Jawa, Kalimantan, Sulawesi Selatan (Trisnawati dkk., 2013). Salah satu senyawa

turunan dari kitin yang banyak dikembangkan karena manfaatnya adalah kitosan

(Sanjaya dan Yuanita, 2007).

Kitosan merupakan biopolimer yang dapat diekstrak dari kepiting

(Sanjaya dan Yuanita, 2007). Kitosan memiliki beberapa keunggulan yaitu

mempunyai efek antibakteri, biaya produksi yang murah, dan biokompatibilitas

(Kmiec dkk., 2017). Selain itu dari hasil penelitian yang dilakukan Kmiec dkk.,

(2017) menyatakan bahwa kitosan memiliki aktivitas antiinflamasi. Aktivitas

antiinflamasi kitosan diperankan oleh zat aktifnya berupa glukosamin (Kmiec

dkk., 2017).

B. Perumusan Masalah

Bagaimana pengaruh aplikasi kitosan dari cangkang kepiting bakau sebagai bahan

kaping pulpa terhadap jumlah infiltrasi sel makrofag pada pulpitis reversibel?

C. Keaslian Penelitian

Penelitian mengenai kitosan, sudah pernah dilakukan sebelumnya oleh

Kmiec dkk., pada tahun 2017. Penelitian tersebut meneliti tentang karateristik dan

potensi kitosan sebagai bahan Kedokteran Gigi. Selain itu penelitian tentang
5

kitosan juga pernah dilakukan oleh Matsunaga dkk., pada tahun 2005. Penelitian

tersebut meneliti tentang monomer kitosan (D-glukosamin hidroklorida) sebagai

bahan medikamen kaping pulpa pada pulpa yang mengalami jejas ditinjau melalui

infiltrasi sel inflamasi. Hasil dari penelitian tersebut menyimpulkan bahwa

monomer kitosan bersifat medikamen stabil sebagai bahan kaping pulpa.

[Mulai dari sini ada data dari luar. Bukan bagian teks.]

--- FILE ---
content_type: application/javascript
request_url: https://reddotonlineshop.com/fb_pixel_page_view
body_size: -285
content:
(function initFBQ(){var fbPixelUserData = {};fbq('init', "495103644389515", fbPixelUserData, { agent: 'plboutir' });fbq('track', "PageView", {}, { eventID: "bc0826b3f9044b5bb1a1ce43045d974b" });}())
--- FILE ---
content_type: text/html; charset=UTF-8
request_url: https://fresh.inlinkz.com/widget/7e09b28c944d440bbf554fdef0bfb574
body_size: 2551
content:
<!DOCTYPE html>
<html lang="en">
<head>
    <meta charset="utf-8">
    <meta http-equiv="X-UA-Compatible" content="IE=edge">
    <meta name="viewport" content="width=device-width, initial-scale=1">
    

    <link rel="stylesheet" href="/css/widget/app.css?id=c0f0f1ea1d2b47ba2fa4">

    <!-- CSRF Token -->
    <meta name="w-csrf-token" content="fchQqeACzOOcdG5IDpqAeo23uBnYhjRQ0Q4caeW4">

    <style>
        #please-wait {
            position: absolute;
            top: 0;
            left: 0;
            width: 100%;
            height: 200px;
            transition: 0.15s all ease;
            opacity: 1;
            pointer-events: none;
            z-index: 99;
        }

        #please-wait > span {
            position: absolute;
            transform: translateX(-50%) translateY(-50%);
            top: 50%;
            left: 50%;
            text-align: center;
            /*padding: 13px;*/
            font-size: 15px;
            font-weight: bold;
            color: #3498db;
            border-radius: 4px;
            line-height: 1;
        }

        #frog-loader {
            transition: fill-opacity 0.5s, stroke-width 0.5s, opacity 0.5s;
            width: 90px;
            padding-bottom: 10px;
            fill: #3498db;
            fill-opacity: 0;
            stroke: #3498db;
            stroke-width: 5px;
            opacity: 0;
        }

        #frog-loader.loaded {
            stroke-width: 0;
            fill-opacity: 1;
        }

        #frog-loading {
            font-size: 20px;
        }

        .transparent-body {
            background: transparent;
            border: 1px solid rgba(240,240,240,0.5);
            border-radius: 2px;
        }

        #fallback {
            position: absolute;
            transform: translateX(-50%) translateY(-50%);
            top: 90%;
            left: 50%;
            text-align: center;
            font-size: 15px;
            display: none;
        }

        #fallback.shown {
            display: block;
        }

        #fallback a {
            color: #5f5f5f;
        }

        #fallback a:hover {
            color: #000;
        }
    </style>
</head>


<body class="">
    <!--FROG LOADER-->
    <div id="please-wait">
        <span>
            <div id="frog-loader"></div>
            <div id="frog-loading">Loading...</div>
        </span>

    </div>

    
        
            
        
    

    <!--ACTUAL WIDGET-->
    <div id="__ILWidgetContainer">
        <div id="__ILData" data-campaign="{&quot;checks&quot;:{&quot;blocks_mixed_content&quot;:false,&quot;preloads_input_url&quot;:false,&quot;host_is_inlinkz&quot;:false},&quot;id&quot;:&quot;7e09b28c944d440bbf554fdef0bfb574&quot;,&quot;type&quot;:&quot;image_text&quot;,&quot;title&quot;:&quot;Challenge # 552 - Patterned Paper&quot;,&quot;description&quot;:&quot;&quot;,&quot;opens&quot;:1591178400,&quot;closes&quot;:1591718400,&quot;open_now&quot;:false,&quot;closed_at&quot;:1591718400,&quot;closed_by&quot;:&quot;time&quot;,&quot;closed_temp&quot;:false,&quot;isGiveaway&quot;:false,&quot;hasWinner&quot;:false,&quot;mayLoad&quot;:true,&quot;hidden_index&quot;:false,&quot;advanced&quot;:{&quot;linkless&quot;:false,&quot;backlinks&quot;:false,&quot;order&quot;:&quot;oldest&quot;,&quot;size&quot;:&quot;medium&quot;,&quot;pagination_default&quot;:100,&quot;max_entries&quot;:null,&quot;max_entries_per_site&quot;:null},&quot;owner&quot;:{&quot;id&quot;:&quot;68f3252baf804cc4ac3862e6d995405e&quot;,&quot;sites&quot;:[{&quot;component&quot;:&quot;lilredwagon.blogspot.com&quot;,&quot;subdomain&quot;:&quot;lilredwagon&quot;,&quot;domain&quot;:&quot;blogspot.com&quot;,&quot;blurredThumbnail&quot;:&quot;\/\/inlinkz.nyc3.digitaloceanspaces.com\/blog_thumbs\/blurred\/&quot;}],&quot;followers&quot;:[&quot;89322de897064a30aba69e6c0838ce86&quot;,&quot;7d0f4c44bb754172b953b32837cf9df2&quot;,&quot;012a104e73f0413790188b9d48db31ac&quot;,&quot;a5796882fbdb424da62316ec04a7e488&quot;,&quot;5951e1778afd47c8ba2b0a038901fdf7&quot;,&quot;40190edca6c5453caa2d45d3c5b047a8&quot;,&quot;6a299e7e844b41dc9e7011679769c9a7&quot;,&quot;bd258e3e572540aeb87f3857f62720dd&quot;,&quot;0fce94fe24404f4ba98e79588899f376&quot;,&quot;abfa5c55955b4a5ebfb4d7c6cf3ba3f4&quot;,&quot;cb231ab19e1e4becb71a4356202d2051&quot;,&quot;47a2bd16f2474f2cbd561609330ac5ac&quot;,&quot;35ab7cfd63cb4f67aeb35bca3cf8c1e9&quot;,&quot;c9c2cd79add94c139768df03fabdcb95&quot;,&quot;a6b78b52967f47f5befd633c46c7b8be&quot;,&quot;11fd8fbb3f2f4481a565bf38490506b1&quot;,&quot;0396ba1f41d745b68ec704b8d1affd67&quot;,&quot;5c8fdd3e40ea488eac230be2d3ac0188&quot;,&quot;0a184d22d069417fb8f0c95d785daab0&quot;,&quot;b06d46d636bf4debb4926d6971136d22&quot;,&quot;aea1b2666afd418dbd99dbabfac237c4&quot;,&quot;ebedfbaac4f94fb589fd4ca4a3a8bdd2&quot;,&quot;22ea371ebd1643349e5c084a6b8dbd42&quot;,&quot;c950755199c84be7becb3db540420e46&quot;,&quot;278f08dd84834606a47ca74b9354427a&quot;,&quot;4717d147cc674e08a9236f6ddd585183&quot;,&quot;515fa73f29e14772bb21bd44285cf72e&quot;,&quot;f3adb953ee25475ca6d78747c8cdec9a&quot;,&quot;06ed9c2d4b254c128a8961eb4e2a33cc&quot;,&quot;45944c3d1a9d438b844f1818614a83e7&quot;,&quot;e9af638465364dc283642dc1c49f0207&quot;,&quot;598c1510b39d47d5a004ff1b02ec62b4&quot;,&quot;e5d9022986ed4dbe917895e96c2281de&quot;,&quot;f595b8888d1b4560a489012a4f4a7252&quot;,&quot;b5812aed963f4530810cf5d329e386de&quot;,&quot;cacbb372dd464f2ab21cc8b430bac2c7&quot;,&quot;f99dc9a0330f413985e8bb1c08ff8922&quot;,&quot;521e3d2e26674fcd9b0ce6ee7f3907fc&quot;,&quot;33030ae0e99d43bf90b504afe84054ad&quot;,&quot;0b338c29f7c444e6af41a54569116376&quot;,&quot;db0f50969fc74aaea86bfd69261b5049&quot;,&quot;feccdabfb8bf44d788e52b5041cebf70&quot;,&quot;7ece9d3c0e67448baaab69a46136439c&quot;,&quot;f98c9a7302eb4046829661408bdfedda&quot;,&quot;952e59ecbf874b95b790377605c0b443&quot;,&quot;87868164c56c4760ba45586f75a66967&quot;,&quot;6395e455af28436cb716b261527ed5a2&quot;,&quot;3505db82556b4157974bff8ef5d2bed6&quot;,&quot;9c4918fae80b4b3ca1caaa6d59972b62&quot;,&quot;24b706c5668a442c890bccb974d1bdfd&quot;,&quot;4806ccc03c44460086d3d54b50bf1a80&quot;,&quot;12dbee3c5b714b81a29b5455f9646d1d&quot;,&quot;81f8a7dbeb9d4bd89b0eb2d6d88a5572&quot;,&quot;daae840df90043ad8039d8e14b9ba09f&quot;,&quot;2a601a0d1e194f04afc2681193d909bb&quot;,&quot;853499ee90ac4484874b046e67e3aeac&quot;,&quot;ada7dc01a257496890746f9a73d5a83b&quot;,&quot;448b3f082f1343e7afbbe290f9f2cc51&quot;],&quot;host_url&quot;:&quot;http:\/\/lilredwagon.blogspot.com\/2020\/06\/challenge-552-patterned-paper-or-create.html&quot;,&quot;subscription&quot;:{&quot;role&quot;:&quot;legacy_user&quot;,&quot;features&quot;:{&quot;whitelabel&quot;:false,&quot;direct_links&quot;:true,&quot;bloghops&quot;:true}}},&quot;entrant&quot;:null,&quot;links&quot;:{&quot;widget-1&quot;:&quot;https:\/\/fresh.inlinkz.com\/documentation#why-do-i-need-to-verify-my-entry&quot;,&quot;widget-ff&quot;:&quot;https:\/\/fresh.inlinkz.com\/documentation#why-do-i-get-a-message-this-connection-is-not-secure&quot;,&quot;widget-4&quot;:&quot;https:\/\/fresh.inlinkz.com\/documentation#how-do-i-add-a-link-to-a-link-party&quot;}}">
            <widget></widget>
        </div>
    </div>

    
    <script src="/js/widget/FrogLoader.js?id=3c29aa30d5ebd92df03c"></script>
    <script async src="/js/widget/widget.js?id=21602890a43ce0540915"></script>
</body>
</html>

Penelitian mengenai pengaruh aplikasi kitosan sebagai bahan kaping pulpa pada

kasus pulpitis reversibel dalam mempengaruhi jumlah makrofag, sejauh penulis

ketahui belum pernah dilakukan sebelumnya.

D. Tujuan Penelitian

Penelitian ini bertujuan untuk mengetahui efek aplikasi kitosan dari

cangkang kepiting bakau sebagai bahan kaping pulpa terhadap jumlah infiltrasi sel

makrofag pada pulpitis reversibel.

E. Manfaat Penelitian

1. Pengembangan kitosan dari limbah cangkang kepiting yang memiliki potensi

untuk menyembuhkan pulpitis reversibel.

2. Memanfaatkan cangkang kepiting sebagai alternatif bahan kaping pulpa pada

perawatan pulpitis reversibel.

3. Sebagai referensi informasi dalam penelitian lebih lanjut mengenai kitosan

sebagai bahan kaping pulpa pada pulpitis reversibel.